Wolf Haas mag nicht glauben, dass man immerfort den tiefen Teller der Moderne neu erfinden muss, um Kunst schaffen zu können, die den Namen verdient. Seit je schärft er sein Ohr dafür, was die Leute so reden, mit dem Wissen, was man damit machen kann, wie man es zur Wirkung bringt. Und in dem neuen Buch macht er das nicht nur, sondern erzählt uns zugleich davon, wie's geht.
Verfremdung und erschwerte Wahrnehmung, diese Hauptwörter der Avantgarde, schön und gut. Aber jene Eigenschaften, die nicht erst seit dem 19. Jahrhundert die literarischen Sprachen von reinen Objektsprachen unterscheiden: die Möglichkeit von Mehrdeutigkeit und erkennbarem Bezug aufs eigene Gemachtsein - die entdeckt Haas auch im Gerede in U-Bahnen und an Stammtischen. Schon in den Brenner-Romanen hat ja die äußerst suspekte Erzählinstanz, der beschränkteste allwissende Erzähler, den man sich vorstellen kann, ohne Unterlass darüber räsoniert, was die Welt und die Erzählung im Innersten zusammenhält, etwa im dritten Brenner-Fall "Wie die Tiere":
"Jetzt wieder das mit der Gleichzeitigkeit. Das Besondere an Sachen ist meistens nicht die Sache an sich. Oft wird es erst haarig, wenn zwei Sachen zusammenkommen. Du gehst bei Rot über die Kreuzung, keine besondere Sache. Aber wenn genau gleichzeitig ein besoffener Reisebus-Chauffeur mit 150 um die Kurve biegt, besondere Sache."
Erst am Ende des letzten Brenner-Krimis, "Das ewige Leben", wurde das Rätsel dieses Erzählers weniger aufgelöst, als dass es an sein Ziel fand, ein Ziel in Gestalt einer Lösung als Auflösung: Das physische Ende einer Figur wurde anschaulich als Ende der Erzählsprache. Nichts als "Ding", ein Lieblingswort der kruden Erzählinstanz, wenn sie sonst nicht weiter wusste, nichts als "Ding", das aber seitenweise, bis zum Verstummen.

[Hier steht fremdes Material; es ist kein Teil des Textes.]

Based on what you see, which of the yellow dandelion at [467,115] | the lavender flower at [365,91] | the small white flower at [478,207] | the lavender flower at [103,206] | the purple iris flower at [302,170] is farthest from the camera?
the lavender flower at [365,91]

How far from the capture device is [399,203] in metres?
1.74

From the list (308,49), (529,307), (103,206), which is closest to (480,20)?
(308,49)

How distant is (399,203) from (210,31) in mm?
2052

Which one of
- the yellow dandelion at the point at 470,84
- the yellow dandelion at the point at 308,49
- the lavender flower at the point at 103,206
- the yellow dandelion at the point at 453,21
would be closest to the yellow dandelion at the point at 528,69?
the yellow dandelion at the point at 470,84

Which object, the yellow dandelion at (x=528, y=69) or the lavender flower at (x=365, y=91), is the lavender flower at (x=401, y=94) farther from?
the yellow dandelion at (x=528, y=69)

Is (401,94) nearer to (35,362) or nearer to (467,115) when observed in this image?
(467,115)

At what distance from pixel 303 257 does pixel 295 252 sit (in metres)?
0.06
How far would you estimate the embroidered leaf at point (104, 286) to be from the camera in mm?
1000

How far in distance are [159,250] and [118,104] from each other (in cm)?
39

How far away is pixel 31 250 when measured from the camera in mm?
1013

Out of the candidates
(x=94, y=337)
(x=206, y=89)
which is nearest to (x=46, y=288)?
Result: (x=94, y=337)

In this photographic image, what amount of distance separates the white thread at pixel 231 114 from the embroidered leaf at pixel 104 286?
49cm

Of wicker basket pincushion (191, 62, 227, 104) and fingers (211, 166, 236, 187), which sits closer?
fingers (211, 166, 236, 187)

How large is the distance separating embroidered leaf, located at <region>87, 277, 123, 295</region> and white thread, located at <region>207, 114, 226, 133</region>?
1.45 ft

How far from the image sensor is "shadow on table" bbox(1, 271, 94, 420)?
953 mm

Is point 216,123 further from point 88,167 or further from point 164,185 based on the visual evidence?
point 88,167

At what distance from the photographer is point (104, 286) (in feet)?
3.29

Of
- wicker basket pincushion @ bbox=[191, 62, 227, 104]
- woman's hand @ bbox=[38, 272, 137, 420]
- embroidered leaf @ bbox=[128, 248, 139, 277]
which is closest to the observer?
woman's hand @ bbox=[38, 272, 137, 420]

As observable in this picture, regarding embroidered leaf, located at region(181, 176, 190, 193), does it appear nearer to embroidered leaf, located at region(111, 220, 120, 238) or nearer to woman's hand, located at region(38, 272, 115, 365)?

Der Brenner-Erzähler zeichnete sich durch die allerdirekteste Leseransprache aus, nach dem Motto "Ob du's jetzt glaubst oder nicht". Diese dialogische Tendenz ist im Interview-Dialog, den Wolf Haas neuer Roman "Das Wetter vor 15 Jahren" darstellt, auf die Spitze getrieben, veräußerlicht und auf zwei Figuren verteilt. Wer ein wenig enttäuscht ist, statt des reichhaltigen Besetzungszettels skurrilster handelnder Personen der Brenner-Romane nun bloß noch zwei Figuren vorzufinden, wird schnell getröstet. Die Interaktion dieser beiden - "Wolf Haas" und "Literaturbeilage" - entfaltet nach und nach ihre ganz eigene Erotik: und deutlicher, als das zwischen Zeichen und Symbolen sonst üblich ist. Im Übrigen kommen im Dialog der beiden nicht nur alle und alles zur Sprache, sondern sogar mehr als in dem Roman der Figur "Wolf Haas", der diesem Dialog vorausgesetzt wird.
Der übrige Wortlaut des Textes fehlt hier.